> _Extrait du document_:
+++
Me voici à l’hôpital Schweitzer depuis bientôt deux mois.

Le service de médecine où je travaille comprend une trentaine de lits. Deux médecins travaillent dans le service. Je remplacerai les deux successivement pendant les vacances d’été. Nous commençons le matin par le tour dans le service, visite des malades hospitalisés, puis chacun dans son bureau nous faisons des consultations pendant le reste de la matinée. L’après-midi nous revoyons les patients du matin à qui nous avons demandé des examens (biologie, radio) et effectuons des consultations pour les nouveaux arrivants. N’étant que deux, nous sommes de garde à tour de rôle la semaine et les week-ends. 

                                                                                                                                                                                                                  


          
                                                                                                                                                                        Le SIDA et la tuberculose font des ravages et nous hospitalisons quotidiennement de nouveaux cas. Avec Elisabeth, une étudiante américaine en fin d’études qui effectue un stage de trois mois à l’hôpital, nous ouvrons l’après-midi les enveloppes contenant le résultat des sérologies VIH demandées le matin. Cette loterie sordide nous remplit d’amertume et de perplexité. Deux enveloppes sur cinq reviennent avec un résultat positif aujourd’hui, c’est assez représentatif de ce que nous voyons chaque jour. Vient ensuite le temps de l’annonce au patient, moment éminemment difficile où après quelques phrases de préparation on explique la maladie, ses complications éventuelles, les examens de surveillance et le traitement qu’il faudra suivre à vie en cas d’immunodépression trop importante.
+++
Enregistrements issus d'un jeu de données
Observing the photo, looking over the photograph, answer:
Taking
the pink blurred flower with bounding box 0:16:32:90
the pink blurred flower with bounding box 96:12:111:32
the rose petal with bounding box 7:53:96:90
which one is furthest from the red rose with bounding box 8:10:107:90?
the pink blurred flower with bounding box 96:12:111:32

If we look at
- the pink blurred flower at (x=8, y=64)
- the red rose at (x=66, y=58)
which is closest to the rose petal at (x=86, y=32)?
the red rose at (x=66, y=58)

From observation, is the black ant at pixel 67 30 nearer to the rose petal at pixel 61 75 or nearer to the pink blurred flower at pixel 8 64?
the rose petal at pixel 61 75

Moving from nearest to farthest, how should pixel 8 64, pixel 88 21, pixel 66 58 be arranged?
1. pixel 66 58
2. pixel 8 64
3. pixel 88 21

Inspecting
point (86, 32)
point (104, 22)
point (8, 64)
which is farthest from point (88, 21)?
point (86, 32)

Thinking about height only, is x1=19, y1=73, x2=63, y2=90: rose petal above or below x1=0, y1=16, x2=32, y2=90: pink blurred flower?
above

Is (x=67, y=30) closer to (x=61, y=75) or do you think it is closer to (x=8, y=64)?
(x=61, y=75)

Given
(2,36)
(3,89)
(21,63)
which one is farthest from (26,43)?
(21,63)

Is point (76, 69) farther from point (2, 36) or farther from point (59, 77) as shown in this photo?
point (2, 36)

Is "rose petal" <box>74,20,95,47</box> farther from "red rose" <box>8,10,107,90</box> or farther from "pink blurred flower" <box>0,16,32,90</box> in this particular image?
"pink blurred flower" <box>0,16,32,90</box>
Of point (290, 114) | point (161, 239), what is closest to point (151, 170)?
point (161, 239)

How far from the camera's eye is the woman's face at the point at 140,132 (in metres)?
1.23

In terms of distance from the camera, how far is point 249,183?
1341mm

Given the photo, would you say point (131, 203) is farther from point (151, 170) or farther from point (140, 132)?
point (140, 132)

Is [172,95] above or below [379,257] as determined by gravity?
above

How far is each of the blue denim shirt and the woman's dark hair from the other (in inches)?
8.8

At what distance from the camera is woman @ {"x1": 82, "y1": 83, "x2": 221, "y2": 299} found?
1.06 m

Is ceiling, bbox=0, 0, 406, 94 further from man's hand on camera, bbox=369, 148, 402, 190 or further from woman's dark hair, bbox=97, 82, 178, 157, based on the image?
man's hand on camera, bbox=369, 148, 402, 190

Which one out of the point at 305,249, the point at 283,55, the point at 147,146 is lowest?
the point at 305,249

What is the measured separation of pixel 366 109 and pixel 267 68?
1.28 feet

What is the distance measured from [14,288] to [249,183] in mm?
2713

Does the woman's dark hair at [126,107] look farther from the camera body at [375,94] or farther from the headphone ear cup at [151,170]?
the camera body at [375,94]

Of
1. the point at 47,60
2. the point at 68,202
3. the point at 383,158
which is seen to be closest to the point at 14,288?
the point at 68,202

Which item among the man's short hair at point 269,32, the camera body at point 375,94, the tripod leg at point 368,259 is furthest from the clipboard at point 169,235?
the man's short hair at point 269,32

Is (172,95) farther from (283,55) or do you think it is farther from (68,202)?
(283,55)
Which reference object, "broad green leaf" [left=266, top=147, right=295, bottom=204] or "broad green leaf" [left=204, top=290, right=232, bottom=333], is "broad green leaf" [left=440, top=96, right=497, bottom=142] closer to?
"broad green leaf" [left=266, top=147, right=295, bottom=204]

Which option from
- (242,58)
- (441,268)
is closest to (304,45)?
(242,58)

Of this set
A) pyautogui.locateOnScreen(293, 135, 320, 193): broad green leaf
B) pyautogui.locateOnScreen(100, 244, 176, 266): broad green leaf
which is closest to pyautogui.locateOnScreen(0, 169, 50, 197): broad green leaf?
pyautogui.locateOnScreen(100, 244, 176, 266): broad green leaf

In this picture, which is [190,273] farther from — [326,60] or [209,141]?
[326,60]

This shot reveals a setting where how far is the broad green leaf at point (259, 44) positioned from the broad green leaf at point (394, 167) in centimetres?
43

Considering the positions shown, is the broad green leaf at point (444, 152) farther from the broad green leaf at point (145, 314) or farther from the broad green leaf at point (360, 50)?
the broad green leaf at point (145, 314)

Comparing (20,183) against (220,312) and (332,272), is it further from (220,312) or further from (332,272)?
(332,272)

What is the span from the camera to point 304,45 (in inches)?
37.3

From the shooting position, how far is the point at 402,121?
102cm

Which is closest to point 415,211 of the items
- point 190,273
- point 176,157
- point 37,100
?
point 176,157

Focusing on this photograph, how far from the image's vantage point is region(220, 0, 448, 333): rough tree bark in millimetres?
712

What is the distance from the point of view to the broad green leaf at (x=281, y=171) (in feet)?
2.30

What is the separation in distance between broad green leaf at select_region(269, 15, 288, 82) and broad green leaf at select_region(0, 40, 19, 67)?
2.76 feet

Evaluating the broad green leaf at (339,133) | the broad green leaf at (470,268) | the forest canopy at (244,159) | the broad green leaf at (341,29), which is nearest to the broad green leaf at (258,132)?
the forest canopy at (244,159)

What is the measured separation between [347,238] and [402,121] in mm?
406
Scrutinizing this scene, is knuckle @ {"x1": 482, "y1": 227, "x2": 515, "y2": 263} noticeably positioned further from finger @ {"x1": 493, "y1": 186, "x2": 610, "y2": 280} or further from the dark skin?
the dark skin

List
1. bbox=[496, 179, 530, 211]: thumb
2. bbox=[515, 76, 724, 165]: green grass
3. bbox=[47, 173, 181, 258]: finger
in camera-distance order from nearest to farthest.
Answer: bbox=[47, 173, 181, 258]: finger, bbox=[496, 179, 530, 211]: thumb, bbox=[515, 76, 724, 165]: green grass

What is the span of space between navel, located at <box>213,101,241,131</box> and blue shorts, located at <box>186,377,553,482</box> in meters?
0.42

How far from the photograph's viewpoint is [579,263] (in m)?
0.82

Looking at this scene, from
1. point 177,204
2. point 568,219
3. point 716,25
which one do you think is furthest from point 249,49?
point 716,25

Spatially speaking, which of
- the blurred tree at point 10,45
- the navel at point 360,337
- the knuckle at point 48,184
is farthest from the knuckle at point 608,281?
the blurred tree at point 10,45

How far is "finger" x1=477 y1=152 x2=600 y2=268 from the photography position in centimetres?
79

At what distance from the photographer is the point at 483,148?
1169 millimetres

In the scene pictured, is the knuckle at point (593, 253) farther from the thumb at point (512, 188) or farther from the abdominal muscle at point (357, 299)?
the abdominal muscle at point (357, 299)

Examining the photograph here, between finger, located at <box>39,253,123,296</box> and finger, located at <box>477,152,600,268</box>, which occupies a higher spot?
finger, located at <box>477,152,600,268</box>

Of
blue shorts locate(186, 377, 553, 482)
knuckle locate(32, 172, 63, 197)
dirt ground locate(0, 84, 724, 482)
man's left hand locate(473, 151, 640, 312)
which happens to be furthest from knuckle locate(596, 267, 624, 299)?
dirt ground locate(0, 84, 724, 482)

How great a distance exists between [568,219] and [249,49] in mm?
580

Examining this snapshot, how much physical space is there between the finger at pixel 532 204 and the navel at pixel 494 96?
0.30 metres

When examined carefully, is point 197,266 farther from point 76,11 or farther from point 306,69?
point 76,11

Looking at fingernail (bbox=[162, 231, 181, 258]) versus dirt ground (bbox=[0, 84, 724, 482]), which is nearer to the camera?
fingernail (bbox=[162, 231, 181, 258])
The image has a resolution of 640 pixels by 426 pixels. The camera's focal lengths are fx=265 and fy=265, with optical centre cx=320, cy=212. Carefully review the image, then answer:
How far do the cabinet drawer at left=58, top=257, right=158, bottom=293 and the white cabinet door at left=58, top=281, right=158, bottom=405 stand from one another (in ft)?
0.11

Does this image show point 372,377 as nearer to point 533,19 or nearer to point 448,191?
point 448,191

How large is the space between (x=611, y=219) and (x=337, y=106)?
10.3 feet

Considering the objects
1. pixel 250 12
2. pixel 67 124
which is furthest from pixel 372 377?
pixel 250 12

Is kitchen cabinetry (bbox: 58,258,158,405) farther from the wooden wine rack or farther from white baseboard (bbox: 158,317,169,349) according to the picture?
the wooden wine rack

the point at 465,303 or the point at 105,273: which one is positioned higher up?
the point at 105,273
+++
> _Objectif de l'exercice_:
Réécrivez le passage sur l'hôpital Schweitzer de « Le service de » à « et les week-ends. », en remplaçant « bureau » par « cabinet ». Ces enregistrements n'interviennent pas ici.

> _Zone de réponse_:
Le service de médecine où je travaille comprend une trentaine de lits. Deux médecins travaillent dans le service. Je remplacerai les deux successivement pendant les vacances d’été. Nous commençons le matin par le tour dans le service, visite des malades hospitalisés, puis chacun dans son cabinet nous faisons des consultations pendant le reste de la matinée. L’après-midi nous revoyons les patients du matin à qui nous avons demandé des examens (biologie, radio) et effectuons des consultations pour les nouveaux arrivants. N’étant que deux, nous sommes de garde à tour de rôle la semaine et les week-ends.